Skew-symmetric matrices can also be produced by the Paley construction. Let q be a prime power with residue 3 mod 4. Then there is a Paley digraph of order q which leads to a skew-symmetric conference matrix of order n = q + 1. The matrix is obtained by taking for S the q × q matrix that has a +1 in position (i, j) and −1 in position (j, i) if there is an arc of the digraph from i to j, and zero diagonal. Then C constructed as above from S, but with the first row all negative, is a skew-symmetric conference matrix.

This construction solves only a small part of the problem of deciding for which evenly even numbers n there exist skew-symmetric conference matrices of order n.

==Generalizations==
Sometimes a conference matrix of order n is just defined as a weighing matrix of the form W(n, n−1), where
W(n,w) is said to be of weight w > 0 and order n if it is a square matrix of size n with entries from {−1, 0, +1} satisfying WW^{ T} = wI. Using this definition, the zero element is no more required to be on the diagonal, but it is easy to see that still there must be exactly one zero element in each row and column. For example, the matrix
$$\begin{pmatrix}
1& 0& 1& 1\\
0& -1& -1& 1\\
1& -1& 0& -1\\
1& 1& -1& 0
\end{pmatrix}$$
would satisfy this relaxed definition, but not the more strict one requiring the zero elements to be on the diagonal.
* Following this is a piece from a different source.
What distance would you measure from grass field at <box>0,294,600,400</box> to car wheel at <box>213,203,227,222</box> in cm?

A conference design is a generalization of conference matrices to non-rectangular matrices. A conference design C is an $N \times k$ matrix, with entries from {−1, 0, +1} satisfying $W^{\mathrm{T}} W = (N-1)I_k$, where
$I_k$ is the $k \times k$ identity matrix and at most one zero in each row.
The foldover designs of conference designs can be used as definitive screening designs.
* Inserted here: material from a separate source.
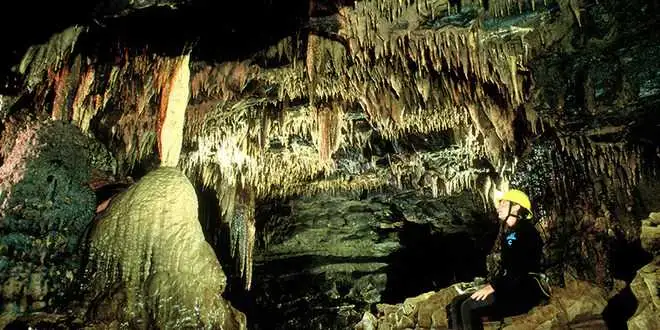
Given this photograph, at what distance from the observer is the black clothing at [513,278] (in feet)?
14.6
==Telephone conference circuits==

The trivial 2-port conference network

Belevitch obtained complete solutions for conference matrices for all values of n up to 38 and provided circuits for some of the smaller matrices. An ideal conference network is one where the loss of signal is entirely due to the signal being split between multiple conference subscriber ports. That is, there are no dissipation losses within the network. The network must contain ideal transformers only and no resistances. An n-port ideal conference network exists if and only if there exists a conference matrix of order n. For instance, a 3-port conference network can be constructed with the well-known hybrid transformer circuit used for 2-wire to 4-wire conversion in telephone handsets and line repeaters. However, there is no order 3 conference matrix and this circuit does not produce an ideal conference network. A resistance is needed for matching which dissipates signal, or else signal is lost through mismatch.

Belevitch's implementation of the 6-port ideal conference network
Belevitch's implementation of the 10-port ideal conference network

As mentioned above, a necessary condition for a conference matrix to exist is that n−1 must be the sum of two squares. Where there is more than one possible sum of two squares for n−1 there will exist multiple essentially different solutions for the corresponding conference network. This situation occurs at n of 26 and 66. The networks are particularly simple when n−1 is a perfect square (n = 2, 10, 26, ...).